Oats and quinoa are the latest health imports, which claim to have several health benefits. But do not get too enamoured with them and forego Indian wholegrains, some of which have higher or equal health benefits. Here are the health benefits of some of the most nutritious Indian wholegrains.

Rajgira or Amaranth:

A popular wholegrain in Northern India, rajgira or amaranth is rich in manganese, phosphorous, vitamin B6 and B2, magnesium, calcium, zinc, folate and potassium.

How to include them in your diet: Pop the grains and mix it with jaggery to prepare laddoos.

Kuttu or Buckwheat:

Technically buckwheat is not a grain, but flour is prepared from the leaves and flowers.

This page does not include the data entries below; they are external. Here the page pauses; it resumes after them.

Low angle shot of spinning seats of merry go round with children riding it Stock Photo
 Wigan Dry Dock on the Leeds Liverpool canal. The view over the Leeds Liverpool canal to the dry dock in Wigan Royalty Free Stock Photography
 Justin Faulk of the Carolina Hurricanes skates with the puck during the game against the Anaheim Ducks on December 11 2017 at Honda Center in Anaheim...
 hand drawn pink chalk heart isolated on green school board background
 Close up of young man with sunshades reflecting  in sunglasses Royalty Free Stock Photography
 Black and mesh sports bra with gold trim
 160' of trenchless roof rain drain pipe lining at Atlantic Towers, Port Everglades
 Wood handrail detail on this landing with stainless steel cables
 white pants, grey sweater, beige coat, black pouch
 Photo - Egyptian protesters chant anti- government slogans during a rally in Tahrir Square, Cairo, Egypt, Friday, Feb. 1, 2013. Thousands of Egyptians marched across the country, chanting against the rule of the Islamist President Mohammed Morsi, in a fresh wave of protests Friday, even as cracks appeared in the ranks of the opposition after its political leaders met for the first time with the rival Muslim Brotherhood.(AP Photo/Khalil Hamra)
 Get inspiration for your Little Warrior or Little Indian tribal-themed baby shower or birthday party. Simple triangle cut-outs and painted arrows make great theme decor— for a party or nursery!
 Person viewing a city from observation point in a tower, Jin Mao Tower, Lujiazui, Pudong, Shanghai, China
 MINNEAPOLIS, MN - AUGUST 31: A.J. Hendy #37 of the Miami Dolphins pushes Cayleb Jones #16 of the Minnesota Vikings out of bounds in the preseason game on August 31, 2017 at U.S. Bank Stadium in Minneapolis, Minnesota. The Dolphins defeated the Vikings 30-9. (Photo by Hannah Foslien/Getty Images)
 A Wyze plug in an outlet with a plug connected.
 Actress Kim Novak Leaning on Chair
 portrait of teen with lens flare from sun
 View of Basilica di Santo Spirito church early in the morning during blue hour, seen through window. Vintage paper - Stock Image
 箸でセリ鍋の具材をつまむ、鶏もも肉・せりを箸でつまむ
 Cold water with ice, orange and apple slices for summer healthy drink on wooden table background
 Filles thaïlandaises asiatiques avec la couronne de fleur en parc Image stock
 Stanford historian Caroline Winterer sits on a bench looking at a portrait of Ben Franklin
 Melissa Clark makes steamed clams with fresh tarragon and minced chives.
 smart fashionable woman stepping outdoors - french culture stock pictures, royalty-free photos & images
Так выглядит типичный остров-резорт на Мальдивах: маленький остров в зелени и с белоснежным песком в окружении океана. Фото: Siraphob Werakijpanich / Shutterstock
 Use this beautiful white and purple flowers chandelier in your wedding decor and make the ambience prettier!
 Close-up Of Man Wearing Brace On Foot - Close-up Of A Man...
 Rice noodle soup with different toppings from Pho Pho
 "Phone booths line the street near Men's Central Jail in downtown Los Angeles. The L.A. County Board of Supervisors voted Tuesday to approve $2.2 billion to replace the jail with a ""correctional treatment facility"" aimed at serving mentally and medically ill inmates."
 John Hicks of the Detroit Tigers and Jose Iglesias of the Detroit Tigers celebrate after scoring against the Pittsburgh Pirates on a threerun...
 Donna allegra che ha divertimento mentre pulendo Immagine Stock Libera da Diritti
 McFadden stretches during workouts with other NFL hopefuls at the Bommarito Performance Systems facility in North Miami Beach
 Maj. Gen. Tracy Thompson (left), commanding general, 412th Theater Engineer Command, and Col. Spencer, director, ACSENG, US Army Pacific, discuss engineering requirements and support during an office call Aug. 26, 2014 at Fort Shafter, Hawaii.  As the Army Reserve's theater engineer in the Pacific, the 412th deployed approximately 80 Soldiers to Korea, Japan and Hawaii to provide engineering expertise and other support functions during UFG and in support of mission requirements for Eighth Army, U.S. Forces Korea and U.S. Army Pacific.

Buckwheat or kuttu is a good source of protein and starch, it is also a good ingredient for those who are following gluten free diet. Since this protein can be easily digested, it can improve digestion too. It is diabetes friendly and improves heart health.

Sabudana or Pearl Sago:

Do not confuse pearl sago with tapioca sago – they are two different kinds of sago. Sabudana or pearl sago are not grains but formed into pearls prepared from the sap of the sago palm. Sabudana is consumed during fasting as it is a rich source of carbohydrates that keep you nourished and curb cravings. It also contains calcium, protein and dietary fibre.

Lapsi or Broken Wheat or Dhalia:

Lapsi is a common ingredient for breakfast, especially for porridge. But lapsi or broken wheat is now being used to prepare cakes and main courses. It is a nutritious ingredient and is a good source of energy, fibre, carbohydrates, vitamin A and reduces sugar and cholesterol. The use of lapsi is now entering main stream cooking and it is no longer just a breakfast ingredient.

Barley or sattu or jau:

This grain has several health benefits especially for those who are following a detox. Including barley in your diet helps lower cholesterol, control diabetes, promotes weight loss, reduces LDL and lowers blood pressure. It is also a good source for dietary fibres and a rich source of zinc.

Ragi or Millet:

Ragi or nachni is a wholegrain that is a superfood for adults and babies. Ragi is a great ingredient for weight loss, it can improve diabetes, lower cholesterol, reduce the temperature of the body and improves anaemia. It also promotes bone health and lowers blood pressure. This protein source also slows down the ageing process.

Bajra:

Once upon a time bajra was included as part of the daily diet, now nutritionists are pushing for the comeback of bajra. It is also gluten free. This grain has several health benefits:

– piles

– insomnia

– diabetes

– lowering cholesterol

– lowering blood pressure

– constipation

– stomach ulcers

– weight loss

– heart diseases

– acidity

– uric acid

Jowar or Sorghum:

Jowar is a rich source of iron and fibre. Sorghum or jowar is gluten free and rich in protein. Increase your phosphorous and thiamine levels with jowar. This grain also helps lower cholesterol, improves heart health, reduces neurodegenerative problems, improves immunity, constipation, diabetes and digestive problems.

Maize:

Like jowar, maize is a rich source of protein, iron, thiamine, folate and vitamin A and B. Maize also contains dietary fibre that improves digestive problems, lowers cholesterol, improves kidney problems and boosts immunity.